Excerpt provided -
Anwar's resumed trial produces further evidence of a political frame-up

The trial of Anwar Ibrahim, former Malaysian Deputy Prime Minister and Finance Minister, resumed in Kuala Lumpur on January 25 after a two-month recess. Anwar, who is already serving six years on trumped-up charges of corruption, is being tried under Malaysia's anti-homosexual laws on charges of sodomy and faces a further 20 years in jail if convicted.

The trial was adjourned in November just days after Prime Minister Mahathir Mohamad announced a snap general election. The presiding High Court judge Arifin Jaka claimed to have suddenly developed a serious back pain, which he gave as the reason for the adjournment. The long recess, however, conveniently suited the government's need to shut down the trial during the election period. Anwar has become a rallying figure for opponents of the Barisan Nasional (BN) government led by Mahathir's United Malays National Organisation (UMNO), which has held a stranglehold on political power in Malaysia since independence in 1957.

On the day the trial resumed, 100 protestors defied police and chanted slogans outside the court denouncing the government, supporting Anwar and demanding political reforms. Several hundred onlookers watched as police arrested 10 demonstrators before the rally finally broke up.

From the outset Anwar has claimed that the charges against him, like those in the first trial in 1999, are part of a political frame-up orchestrated by Mahathir and others. Speaking in his own defence on the first day, Anwar told the court: "I was convinced there was a high-level conspiracy, involving prominent politicians." It was aimed, he said, at preventing him becoming prime minister and exposing corruption in high places.

Last Friday, for the first time, a witness gave direct evidence of the UMNO leadership's involvement in Anwar's judicial persecution. Raja Kamarudin Raja Abdul Wahid, an UMNO member and head of a local party branch, told the court that he had been summoned to the office of Aziz Shamsuddin, Mahathir's political secretary in 1998, and told to organise the political destruction of Anwar and his supporters.

Raja Kamarudin testified that Aziz had admitted in a private June 1998 meeting that he was responsible for the circulation of the "50 Reasons Why Anwar Cannot Become Prime Minister". The book, containing lurid details of sexual allegations against Anwar, was circulated at the 1998 UMNO conference, during which the feud between Anwar and Mahathir first erupted. The police used the allegations to justify their investigation of Anwar.

Raja Kamarudin said Aziz had told him that money was not a consideration in dealing with Anwar. "He said he didn't care if the operation cost millions. He told me just to send him the bill."

This startling evidence from a self-confessed conspirator confirming the defence case was brushed aside by the presiding judge, who without a jury will decide on the case and bring down the sentence. Arifin demanded that Anwar's lawyers stick to allegations of sodomy, saying: "To me, political assassination is not an issue. It happens everyday. You must connect it to the sodomy case.”

Provided data -
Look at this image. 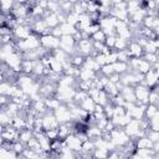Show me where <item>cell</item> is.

Problems -
(1) In the article on Anwar's trial, what did Anwar tell the court the high-level conspiracy against him was meant to achieve? Answer in one to three sentences.
(2) Continue the article on Anwar's trial from the point where it ends.

Exercise results -
(1) Anwar said the conspiracy was aimed at stopping him from becoming prime minister. He also said it was meant to keep him from exposing corruption in high places.

(2)
Arifin deliberately ignores the obvious connection: if Anwar's allegations of conspiracy are correct then the credibility of the prosecution witnesses and the motives of the police are in doubt. By accepting the police case on face value, Arifin, as did judge Augustine Paul in Anwar's first trial, is effectively ruling in advance that Anwar is guilty. Like the rest of Malaysia's judiciary, the government has handpicked him.

Anwar's lawyers have indicated that they want to follow up evidence of a top-level conspiracy by calling Mahathir to the stand this week. But already the case has all the hallmarks of a political frame-up.

The prosecution case rests entirely on the testimony of Anwar's former family driver Azizan Abu Bahar, who alleges that Anwar and his adopted brother, Sukma Darmawam, sodomised him.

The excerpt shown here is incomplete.